Why has the gift of the gab deserted Boris Johnson?
The PM’s oratorical gifts found the perfect fit with the Leave campaign – but the challenges of power have left him floundering, writes Sean O’Grady, as evidenced by his disastrous performance in front of the CBI
Are you OK”. It’s quite routine for a prime minister to give a few interviews after an important policy speech, but not to be asked about the state of his health. It wasn’t just that Boris Johnson lost his way in his address to the CBI conference, as if he had dropped the pages of a previously unread script in the car on the way in. It wasn’t so much the fact that he took an inordinate time to finish a sentence about… well, the audience had forgotten the start before he got to the end. Some of his references were tangential, almost bafflingly so, such as the dilation on Peppa the Pig (not a euphemism), which echoed the musings on Kermit the Frog he offered the UN General Assembly a few weeks ago – but that was “normal for Boris”. It’s hard to know why he thinks that “Mother Nature” dislikes working from home, but that’s not the first mystery he’s sprung on the nation either.

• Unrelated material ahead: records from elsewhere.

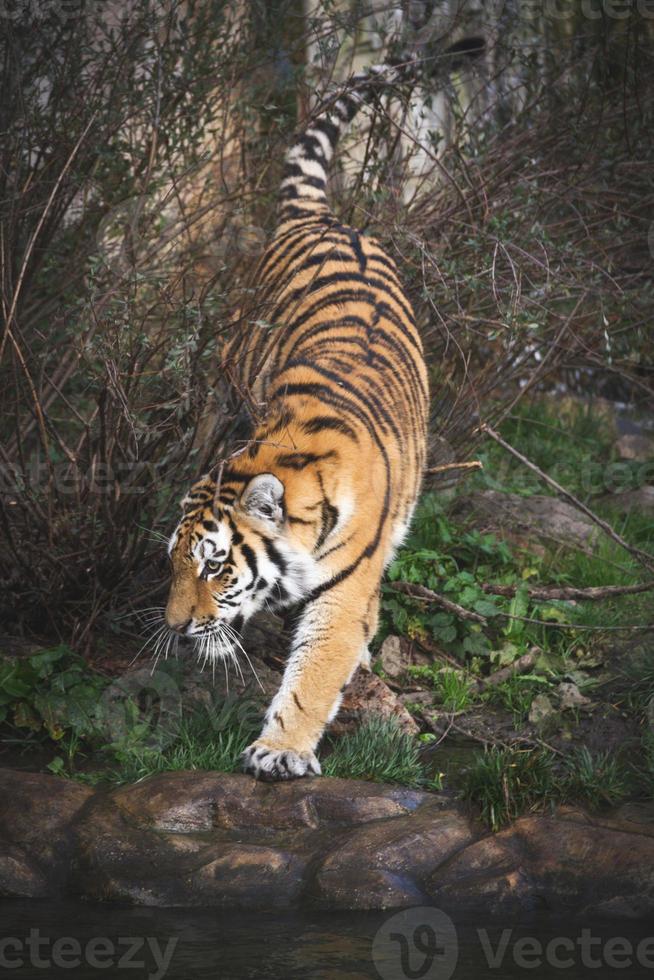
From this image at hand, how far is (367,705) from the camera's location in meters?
4.93

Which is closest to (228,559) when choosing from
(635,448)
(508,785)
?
(508,785)

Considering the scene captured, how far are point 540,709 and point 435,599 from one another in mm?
778

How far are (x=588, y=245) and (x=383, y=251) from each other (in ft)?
5.37

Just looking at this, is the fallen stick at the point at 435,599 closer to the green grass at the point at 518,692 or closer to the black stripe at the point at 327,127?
the green grass at the point at 518,692

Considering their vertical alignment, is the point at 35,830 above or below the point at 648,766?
below

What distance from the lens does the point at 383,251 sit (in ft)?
19.2

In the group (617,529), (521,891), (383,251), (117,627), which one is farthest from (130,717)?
(617,529)

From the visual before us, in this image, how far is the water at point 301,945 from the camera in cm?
335

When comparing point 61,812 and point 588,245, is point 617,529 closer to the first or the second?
point 588,245

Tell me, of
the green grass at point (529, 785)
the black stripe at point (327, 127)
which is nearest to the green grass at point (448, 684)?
the green grass at point (529, 785)

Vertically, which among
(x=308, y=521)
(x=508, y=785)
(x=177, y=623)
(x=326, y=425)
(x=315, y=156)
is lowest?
(x=508, y=785)

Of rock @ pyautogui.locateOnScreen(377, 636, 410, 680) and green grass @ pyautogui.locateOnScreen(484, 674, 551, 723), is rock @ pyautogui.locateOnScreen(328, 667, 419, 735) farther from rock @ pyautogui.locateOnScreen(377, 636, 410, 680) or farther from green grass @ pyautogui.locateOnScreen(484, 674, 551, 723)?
green grass @ pyautogui.locateOnScreen(484, 674, 551, 723)

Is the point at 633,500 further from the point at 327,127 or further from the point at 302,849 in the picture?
the point at 302,849

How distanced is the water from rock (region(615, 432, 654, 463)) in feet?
14.5
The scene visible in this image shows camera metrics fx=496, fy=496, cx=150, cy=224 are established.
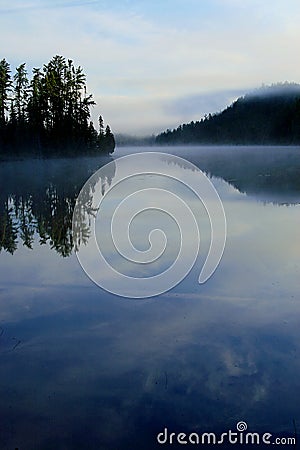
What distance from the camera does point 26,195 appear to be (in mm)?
25297

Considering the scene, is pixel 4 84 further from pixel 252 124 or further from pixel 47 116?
pixel 252 124

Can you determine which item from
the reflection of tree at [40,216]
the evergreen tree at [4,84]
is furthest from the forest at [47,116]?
the reflection of tree at [40,216]

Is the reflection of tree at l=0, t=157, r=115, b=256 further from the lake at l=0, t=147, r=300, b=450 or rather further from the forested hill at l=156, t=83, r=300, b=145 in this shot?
the forested hill at l=156, t=83, r=300, b=145

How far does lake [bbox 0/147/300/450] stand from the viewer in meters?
4.82

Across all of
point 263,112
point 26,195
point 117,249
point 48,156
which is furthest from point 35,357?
point 263,112

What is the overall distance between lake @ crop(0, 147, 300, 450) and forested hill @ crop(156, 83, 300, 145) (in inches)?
3772

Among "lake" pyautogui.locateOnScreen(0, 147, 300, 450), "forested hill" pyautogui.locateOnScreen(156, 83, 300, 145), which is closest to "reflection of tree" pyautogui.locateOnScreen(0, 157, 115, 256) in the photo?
"lake" pyautogui.locateOnScreen(0, 147, 300, 450)

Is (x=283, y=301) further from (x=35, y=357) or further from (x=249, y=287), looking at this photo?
(x=35, y=357)

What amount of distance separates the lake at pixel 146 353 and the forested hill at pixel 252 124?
95.8 m

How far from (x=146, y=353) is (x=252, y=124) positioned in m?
142

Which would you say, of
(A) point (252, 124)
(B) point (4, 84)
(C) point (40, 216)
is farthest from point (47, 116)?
(A) point (252, 124)

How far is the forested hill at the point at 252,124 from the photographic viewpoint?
110 metres

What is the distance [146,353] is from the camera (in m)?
6.28

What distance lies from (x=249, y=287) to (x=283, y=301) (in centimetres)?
88
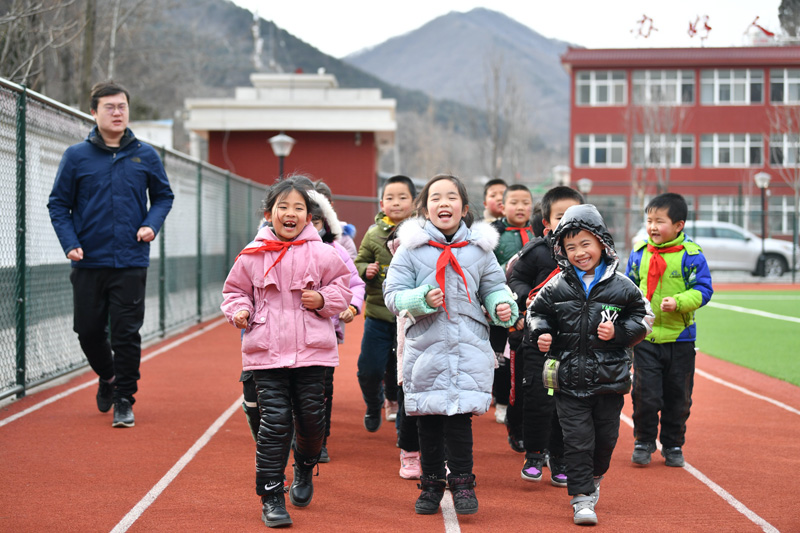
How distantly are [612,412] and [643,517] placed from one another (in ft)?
1.97

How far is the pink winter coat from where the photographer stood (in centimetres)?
458

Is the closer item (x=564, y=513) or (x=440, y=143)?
(x=564, y=513)

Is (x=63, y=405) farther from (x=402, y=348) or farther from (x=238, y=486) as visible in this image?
(x=402, y=348)

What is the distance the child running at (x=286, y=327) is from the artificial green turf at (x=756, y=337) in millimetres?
6877

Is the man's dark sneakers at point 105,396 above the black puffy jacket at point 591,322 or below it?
below

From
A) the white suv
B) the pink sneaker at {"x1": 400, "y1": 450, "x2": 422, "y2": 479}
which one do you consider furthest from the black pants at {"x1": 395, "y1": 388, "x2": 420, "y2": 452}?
the white suv

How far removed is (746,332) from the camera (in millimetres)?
14711

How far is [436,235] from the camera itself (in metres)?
4.87

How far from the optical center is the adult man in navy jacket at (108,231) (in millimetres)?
6457

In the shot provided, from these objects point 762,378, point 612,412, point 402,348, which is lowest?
point 762,378

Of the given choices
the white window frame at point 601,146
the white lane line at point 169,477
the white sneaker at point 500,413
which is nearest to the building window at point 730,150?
the white window frame at point 601,146

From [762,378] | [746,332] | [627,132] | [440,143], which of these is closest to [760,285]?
[746,332]

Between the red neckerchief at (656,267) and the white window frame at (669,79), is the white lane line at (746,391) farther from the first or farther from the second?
the white window frame at (669,79)

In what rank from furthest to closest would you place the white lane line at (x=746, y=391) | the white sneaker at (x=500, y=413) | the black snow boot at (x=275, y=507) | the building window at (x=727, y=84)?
1. the building window at (x=727, y=84)
2. the white lane line at (x=746, y=391)
3. the white sneaker at (x=500, y=413)
4. the black snow boot at (x=275, y=507)
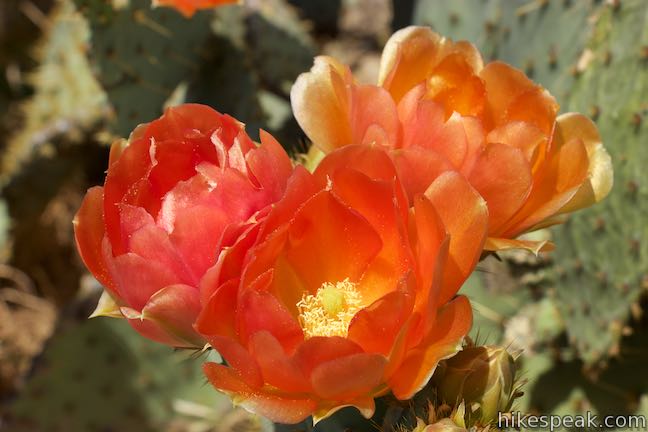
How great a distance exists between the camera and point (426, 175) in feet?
2.42

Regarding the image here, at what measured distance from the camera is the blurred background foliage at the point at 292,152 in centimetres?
123

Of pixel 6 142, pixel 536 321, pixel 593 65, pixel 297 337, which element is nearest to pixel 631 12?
pixel 593 65

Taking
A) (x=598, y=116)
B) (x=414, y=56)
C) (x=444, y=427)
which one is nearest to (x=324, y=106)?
(x=414, y=56)

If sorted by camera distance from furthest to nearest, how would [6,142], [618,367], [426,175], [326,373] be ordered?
[6,142], [618,367], [426,175], [326,373]

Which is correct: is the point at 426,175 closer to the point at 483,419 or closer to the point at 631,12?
the point at 483,419

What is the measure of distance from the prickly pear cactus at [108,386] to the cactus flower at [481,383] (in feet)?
3.48

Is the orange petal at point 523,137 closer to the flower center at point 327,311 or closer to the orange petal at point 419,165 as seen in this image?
the orange petal at point 419,165

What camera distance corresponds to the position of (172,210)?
0.70 m

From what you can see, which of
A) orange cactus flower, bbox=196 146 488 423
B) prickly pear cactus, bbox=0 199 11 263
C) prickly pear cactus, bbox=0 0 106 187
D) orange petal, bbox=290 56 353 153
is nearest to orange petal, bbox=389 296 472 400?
orange cactus flower, bbox=196 146 488 423

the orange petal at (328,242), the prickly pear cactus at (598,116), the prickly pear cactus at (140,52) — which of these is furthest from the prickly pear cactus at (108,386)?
the orange petal at (328,242)

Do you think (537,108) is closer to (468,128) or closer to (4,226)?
(468,128)

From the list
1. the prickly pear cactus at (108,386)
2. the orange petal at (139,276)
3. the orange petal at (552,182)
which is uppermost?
the orange petal at (552,182)

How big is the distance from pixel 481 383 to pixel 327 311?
5.8 inches

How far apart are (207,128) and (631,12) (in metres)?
0.71
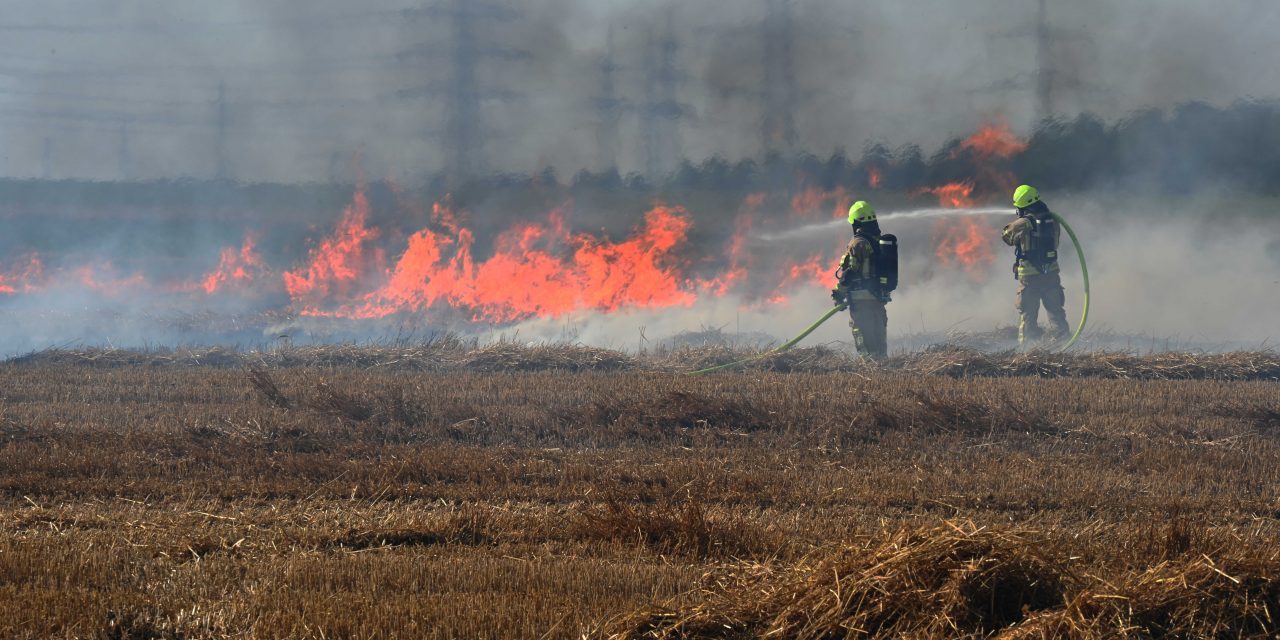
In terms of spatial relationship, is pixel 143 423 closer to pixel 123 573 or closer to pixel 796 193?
pixel 123 573

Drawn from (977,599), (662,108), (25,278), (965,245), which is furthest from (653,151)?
(977,599)

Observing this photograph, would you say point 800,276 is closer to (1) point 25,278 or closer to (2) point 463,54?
(2) point 463,54

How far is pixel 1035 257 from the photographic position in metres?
18.1

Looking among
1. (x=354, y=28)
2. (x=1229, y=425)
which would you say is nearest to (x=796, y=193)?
(x=354, y=28)

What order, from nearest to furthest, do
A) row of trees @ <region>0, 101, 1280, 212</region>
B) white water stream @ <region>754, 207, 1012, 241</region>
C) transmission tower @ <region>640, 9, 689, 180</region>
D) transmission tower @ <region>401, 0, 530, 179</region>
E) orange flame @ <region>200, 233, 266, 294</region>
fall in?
row of trees @ <region>0, 101, 1280, 212</region>, white water stream @ <region>754, 207, 1012, 241</region>, transmission tower @ <region>640, 9, 689, 180</region>, transmission tower @ <region>401, 0, 530, 179</region>, orange flame @ <region>200, 233, 266, 294</region>

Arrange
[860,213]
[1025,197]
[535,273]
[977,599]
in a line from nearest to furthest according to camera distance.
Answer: [977,599], [860,213], [1025,197], [535,273]

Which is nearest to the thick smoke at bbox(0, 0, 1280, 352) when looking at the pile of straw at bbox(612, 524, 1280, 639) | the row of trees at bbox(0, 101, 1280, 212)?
the row of trees at bbox(0, 101, 1280, 212)

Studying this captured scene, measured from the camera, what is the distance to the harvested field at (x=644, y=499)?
17.0 ft

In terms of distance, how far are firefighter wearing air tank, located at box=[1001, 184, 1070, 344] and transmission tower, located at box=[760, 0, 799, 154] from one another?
6125 millimetres

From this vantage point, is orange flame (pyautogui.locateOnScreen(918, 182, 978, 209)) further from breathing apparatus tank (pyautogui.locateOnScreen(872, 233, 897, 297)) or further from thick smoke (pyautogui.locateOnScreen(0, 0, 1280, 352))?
breathing apparatus tank (pyautogui.locateOnScreen(872, 233, 897, 297))

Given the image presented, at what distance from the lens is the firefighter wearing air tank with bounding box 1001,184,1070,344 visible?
18.0m

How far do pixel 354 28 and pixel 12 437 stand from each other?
16.4 metres

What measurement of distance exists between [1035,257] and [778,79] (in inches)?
291

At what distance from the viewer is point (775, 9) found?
2386 cm
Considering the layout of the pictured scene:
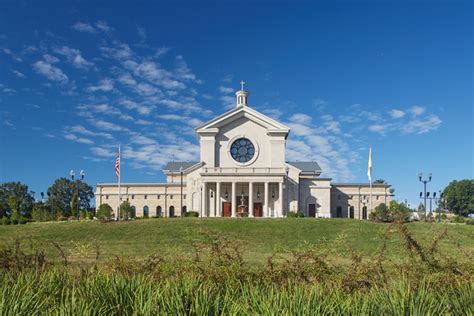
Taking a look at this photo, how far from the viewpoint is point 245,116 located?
50.5 meters

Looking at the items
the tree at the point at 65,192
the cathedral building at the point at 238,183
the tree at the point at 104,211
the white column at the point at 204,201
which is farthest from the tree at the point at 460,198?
the tree at the point at 65,192

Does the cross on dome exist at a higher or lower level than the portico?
higher

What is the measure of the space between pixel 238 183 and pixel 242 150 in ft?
15.3

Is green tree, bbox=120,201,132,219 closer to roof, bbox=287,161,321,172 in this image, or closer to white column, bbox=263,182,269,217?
white column, bbox=263,182,269,217

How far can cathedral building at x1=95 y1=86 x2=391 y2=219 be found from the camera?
4697cm

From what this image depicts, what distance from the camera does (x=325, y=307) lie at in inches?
190

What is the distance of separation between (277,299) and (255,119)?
4581cm

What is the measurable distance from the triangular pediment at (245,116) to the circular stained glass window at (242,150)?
2749 mm


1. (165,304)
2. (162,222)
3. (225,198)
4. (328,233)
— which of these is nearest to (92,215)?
(225,198)

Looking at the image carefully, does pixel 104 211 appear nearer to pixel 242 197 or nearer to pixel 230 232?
pixel 242 197

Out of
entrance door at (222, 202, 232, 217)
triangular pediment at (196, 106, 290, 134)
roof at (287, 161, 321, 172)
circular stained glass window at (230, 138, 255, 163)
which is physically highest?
triangular pediment at (196, 106, 290, 134)

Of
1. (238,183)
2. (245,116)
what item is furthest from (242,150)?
(238,183)

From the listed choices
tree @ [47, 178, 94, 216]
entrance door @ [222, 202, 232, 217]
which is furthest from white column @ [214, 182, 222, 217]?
tree @ [47, 178, 94, 216]

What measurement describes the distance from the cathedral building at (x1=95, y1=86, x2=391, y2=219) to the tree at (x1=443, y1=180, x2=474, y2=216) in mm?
62009
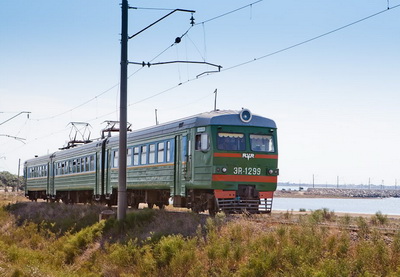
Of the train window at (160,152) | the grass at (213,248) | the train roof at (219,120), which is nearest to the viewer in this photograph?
the grass at (213,248)

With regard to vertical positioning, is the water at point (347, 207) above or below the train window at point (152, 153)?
below

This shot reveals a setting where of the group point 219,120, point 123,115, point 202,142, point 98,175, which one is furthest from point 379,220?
point 98,175

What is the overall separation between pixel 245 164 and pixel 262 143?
1079 mm

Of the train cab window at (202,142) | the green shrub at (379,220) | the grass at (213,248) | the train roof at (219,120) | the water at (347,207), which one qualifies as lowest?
the water at (347,207)

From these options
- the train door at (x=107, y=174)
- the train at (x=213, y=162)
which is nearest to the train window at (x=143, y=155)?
the train at (x=213, y=162)

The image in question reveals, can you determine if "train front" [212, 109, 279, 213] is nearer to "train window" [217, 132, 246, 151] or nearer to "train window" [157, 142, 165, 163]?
"train window" [217, 132, 246, 151]

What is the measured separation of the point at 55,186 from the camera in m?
38.6

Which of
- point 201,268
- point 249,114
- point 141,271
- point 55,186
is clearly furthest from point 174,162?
point 55,186

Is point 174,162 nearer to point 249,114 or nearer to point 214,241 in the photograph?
point 249,114

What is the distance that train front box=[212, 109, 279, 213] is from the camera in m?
18.1

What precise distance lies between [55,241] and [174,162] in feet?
19.5

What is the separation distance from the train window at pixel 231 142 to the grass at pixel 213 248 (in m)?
2.46

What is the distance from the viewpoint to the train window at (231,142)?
18339mm

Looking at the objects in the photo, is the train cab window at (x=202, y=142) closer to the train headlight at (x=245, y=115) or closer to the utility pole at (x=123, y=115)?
the train headlight at (x=245, y=115)
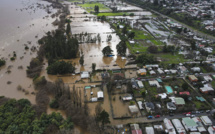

It was more the PM’s physical state that alarmed some observers, and the possibility that his distracted demeanour is a symptom of some weakness in his intellectual faculties. Long Covid, for example, is known to leave sufferers with “brain fog” and an inability to concentrate. Johnson had a near-fatal pre-vaccine brush with Covid early in the pandemic, so there may be lingering effects, though not consistent. His voice sounded rather deep and husky, but perhaps he had had a late night - he has a young baby, a large workload and is partial to enjoying himself regardless, as we know.
At the CBI, he told the impertinent reporter who’d asked if he was OK that people had “got the vast majority of the points” he wanted to make and that the speech “went over well”. Maybe, but he has also been called a clown and a disgrace.